Une architecture optique pensée pour le calcul massif

Baptisée « multiplication matricielle optique parallèle (POMMM) », la nouvelle architecture encode les données numériques en fonction de l’amplitude et de la phase des ondes lumineuses. Cela permet de convertir les données en propriétés physiques d’un champ optique. Puis, lorsque ces champs optiques interagissent et fusionnent, ils effectuent naturellement des opérations mathématiques telles que les multiplications tensorielles. En introduisant plusieurs longueurs d’onde, l’équipe a étendu son approche au traitement d’opérations tensorielles d’ordre supérieur.

systeme-pommm
a) Principe de fonctionnement du POMMM. À gauche : flux de traitement du POMMM. À droite : traitement matriciel correspondant après chaque étape. Les différentes couleurs représentent différents codages de phase linéaire. FT : transformée de Fourier. b) Dispositif expérimental et opérations matricielles correspondantes. C et E : collimation et expansion ; P : polariseur ; PBS : séparateur de faisceau polarisant ; L : lentille ; WP : lame d’onde ; NBS : séparateur de faisceau non polarisant ; qCMOS : caméra quantitative à semi-conducteur métal-oxyde complémentaire. © Yufeng Zhang et al.
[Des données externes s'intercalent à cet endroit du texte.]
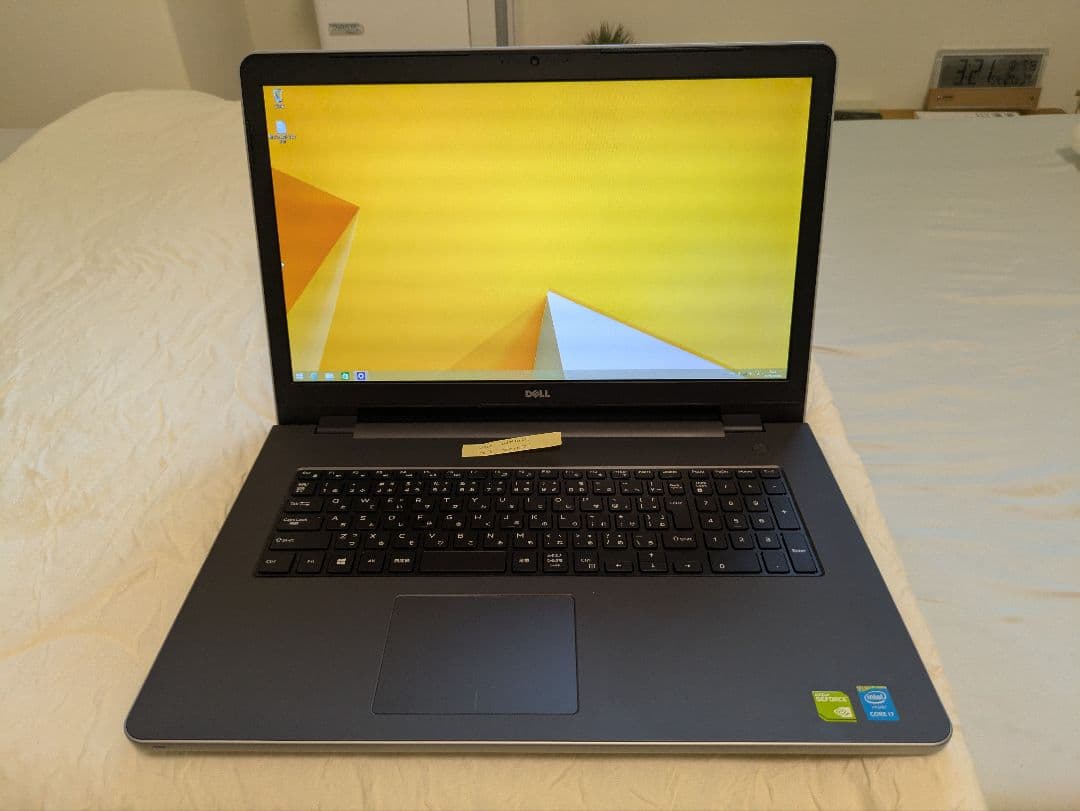 【ジャンク】DELL inspiron17 5000Series Core i7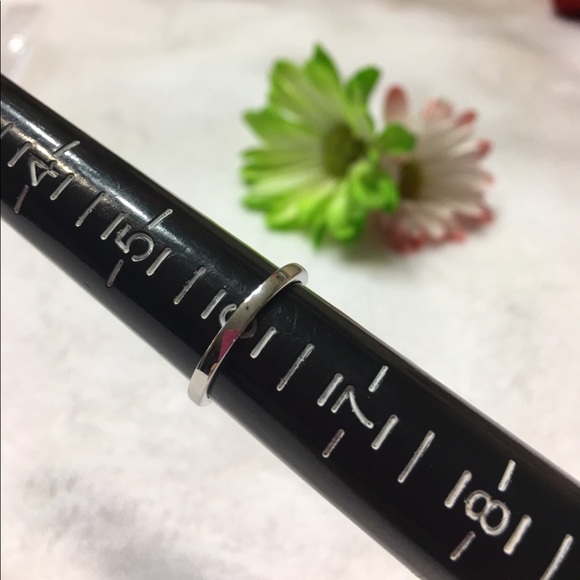 🍂NEW Sterling Silver Big Leaf Pave CZ Ring SZ 6🍂 - Picture 4 of 5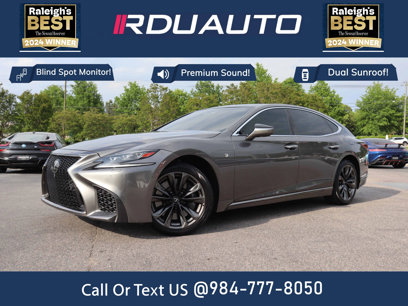 Used 2018 Lexus LS 500 F Sport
« Imaginez que vous êtes un douanier qui doit inspecter chaque colis à l’aide de plusieurs machines aux fonctions différentes, puis les trier dans les bacs appropriés. Normalement, vous traiteriez chaque colis un par un », illustre Zhang. « Notre méthode de calcul optique fusionne tous les colis et toutes les machines : nous créons de multiples « crochets optiques » qui relient chaque entrée à sa sortie correspondante. En une seule opération, un seul passage de lumière, toutes les inspections et le tri s’effectuent instantanément et en parallèle », précise-t-il.

Dans ce système, les opérations optiques se déroulent passivement lors de la propagation de la lumière et ne requièrent donc ni source d’énergie supplémentaire ni contrôle actif. Cet agencement permettrait aussi une adaptation à n’importe quelle plateforme optique, affirment les chercheurs.

« À l’avenir, nous prévoyons d’intégrer ce cadre de calcul directement sur des puces photoniques, permettant ainsi aux processeurs optiques d’effectuer des tâches d’IA complexes avec une consommation d’énergie extrêmement faible », indique Zhipei Sun, responsable du groupe de photonique de l’université Aalto et coauteur de l’étude.

Bien que l’étude n’évoque pas directement l’IA générale, elle fait référence à plusieurs reprises à l’informatique à usage général. Les auteurs suggèrent dans le communiqué que leur système pourrait contribuer à dépasser certaines limites structurelles des systèmes actuels, constituant ainsi une avancée notable pour surmonter les limites du calcul optique, car il permettrait de dépasser un verrou fondamental entravant leur évolution.

« Cela permettra de créer une nouvelle génération de systèmes informatiques optiques, accélérant considérablement les tâches complexes d’IA dans une multitude de domaines », estime Zhang. L’objectif de l’équipe est de déployer l’architecture POMMM au niveau du matériel ou des plateformes existantes des grandes entreprises technologiques d’ici trois à cinq ans. Les résultats de l’étude sont publiés dans la revue Nature Photonics.